Rz. 14

Ein Verschonungsbedarf besteht nach § 28a Abs. 1 S. 1 ErbStG, soweit der Erwerber nachweist, dass er persönlich nicht in der Lage ist, die auf das prinzipiell begünstigte Vermögen entfallende Steuer aus seinem "verfügbaren Vermögen" zu begleichen.

Der Begriff des verfügbaren Vermögens ist insoweit irreführend, als er eine Bezugnahme auf die reale finanzielle Leistungsfähigkeit des Steuerpflichtigen suggeriert. Diese findet jedoch gar nicht statt. Ob und in welchem Umfang tatsächliche Verfügungen möglich sind, spielt für den gesetzlich unterstellten Verschonungsbedarf keine Rolle.[27] Das verfügbare Vermögen im Sinne des Gesetzes ist also eine rein theoretische Kategorie.[28]

 

Rz. 15

Als verfügbares Vermögen in diesem Sinne definiert § 28a Abs. 2 ErbStG 50 % der Summe der gemeinen Werte des im Rahmen der zu beurteilenden Zuwendung erworbenen nicht begünstigten Vermögens sowie des dem Erwerber im Zeitpunkt der Steuerentstehung (§ 9 ErbStG) bereits gehörenden Vermögens (soweit es sich hierbei nicht um Vermögen i.S.v. § 13b Abs. 2 ErbStG handelt).

Das verfügbare Vermögen setzt sich also stets aus zwei Komponenten zusammen: zum einen aus dem im Eigentum des Steuerpflichtigen bereits vor der zu beurteilenden Zuwendung vorhandenen Vermögen und zum anderen aus dem im Rahmen der zu beurteilenden Zuwendung erworbenen Vermögen. In beiden Fällen ist die jeweilige Zusammensetzung dieses Vermögens qualitativ zu analysieren. Begünstigtes Produktivvermögen i.S.v. § 13b Abs. 2 ErbStG ist auszuscheiden; es gehört unter keinem Gesichtspunkt zum verfügbaren Vermögen. Die übrigen Vermögensteile – also (nicht unschädliches) Verwaltungsvermögen, junges Verwaltungsvermögen und junge Finanzmittel – gehen demgegenüber in das verfügbare Vermögen ein; ihr Wert wird in Höhe von 50 % als "verfügbar" i.S.v. § 28a ErbStG angesehen.

 

Rz. 16

Dabei ist auch zu beachten, dass etwa mitübertragenes schädliches Verwaltungsvermögen, das bei der Bestimmung des begünstigten Vermögens nach § 13b Abs. 2 ErbStG auszuscheiden ist, ebenfalls in das verfügbare Vermögen einfließt. Gleiches gilt auch für entsprechende Vermögensteile, die im Zeitpunkt der Steuerentstehung bereits im Vermögen des Erwerbers vorhanden sind bzw. waren.[29]

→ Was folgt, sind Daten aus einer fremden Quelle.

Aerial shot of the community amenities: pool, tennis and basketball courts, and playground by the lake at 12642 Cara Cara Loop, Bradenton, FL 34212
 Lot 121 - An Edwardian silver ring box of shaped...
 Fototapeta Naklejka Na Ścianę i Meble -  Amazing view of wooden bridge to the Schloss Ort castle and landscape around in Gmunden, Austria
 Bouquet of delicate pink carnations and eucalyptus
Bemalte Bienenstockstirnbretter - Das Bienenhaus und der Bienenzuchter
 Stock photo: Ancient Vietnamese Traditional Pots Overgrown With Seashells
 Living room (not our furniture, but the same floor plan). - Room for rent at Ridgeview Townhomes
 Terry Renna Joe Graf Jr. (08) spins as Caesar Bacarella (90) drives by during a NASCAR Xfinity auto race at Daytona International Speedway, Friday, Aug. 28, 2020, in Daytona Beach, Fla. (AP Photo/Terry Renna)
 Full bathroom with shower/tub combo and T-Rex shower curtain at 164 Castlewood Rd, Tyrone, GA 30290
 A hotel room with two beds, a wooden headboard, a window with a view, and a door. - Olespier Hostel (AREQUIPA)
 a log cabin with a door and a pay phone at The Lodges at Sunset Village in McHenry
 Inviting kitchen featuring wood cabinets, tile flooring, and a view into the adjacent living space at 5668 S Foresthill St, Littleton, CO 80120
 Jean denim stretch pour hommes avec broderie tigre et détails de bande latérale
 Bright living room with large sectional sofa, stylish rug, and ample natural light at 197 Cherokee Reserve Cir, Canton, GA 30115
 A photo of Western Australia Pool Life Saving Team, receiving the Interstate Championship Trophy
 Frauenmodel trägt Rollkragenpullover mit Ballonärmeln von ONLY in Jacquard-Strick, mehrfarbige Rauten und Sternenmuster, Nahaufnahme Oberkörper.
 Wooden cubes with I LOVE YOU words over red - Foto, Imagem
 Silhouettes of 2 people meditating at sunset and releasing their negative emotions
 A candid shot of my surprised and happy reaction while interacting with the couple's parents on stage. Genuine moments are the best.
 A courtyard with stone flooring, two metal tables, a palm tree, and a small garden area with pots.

[27] R E 28a.2 Abs. 2 S. 9 ErbStR 2019; Stalleiken, in: v. Oertzen/Loose, ErbStG, § 28a Rn 26; Jülicher, in: Troll/Gebel/Jülicher/Gottschalk, ErbStG, § 28a Rn 7; Eisele, in: Kapp/Ebeling, ErbStG, § 28a Rn 8.
[28] Sog. typisierende Betrachtung, vgl. BT-Drucks 18/5923, 32 ff.
[29] Vgl. Gesetzesbegründung, BT-Drucks 18/5923, 337; R E 28a.2 Abs. 1 S. 5 ErbStR 2019.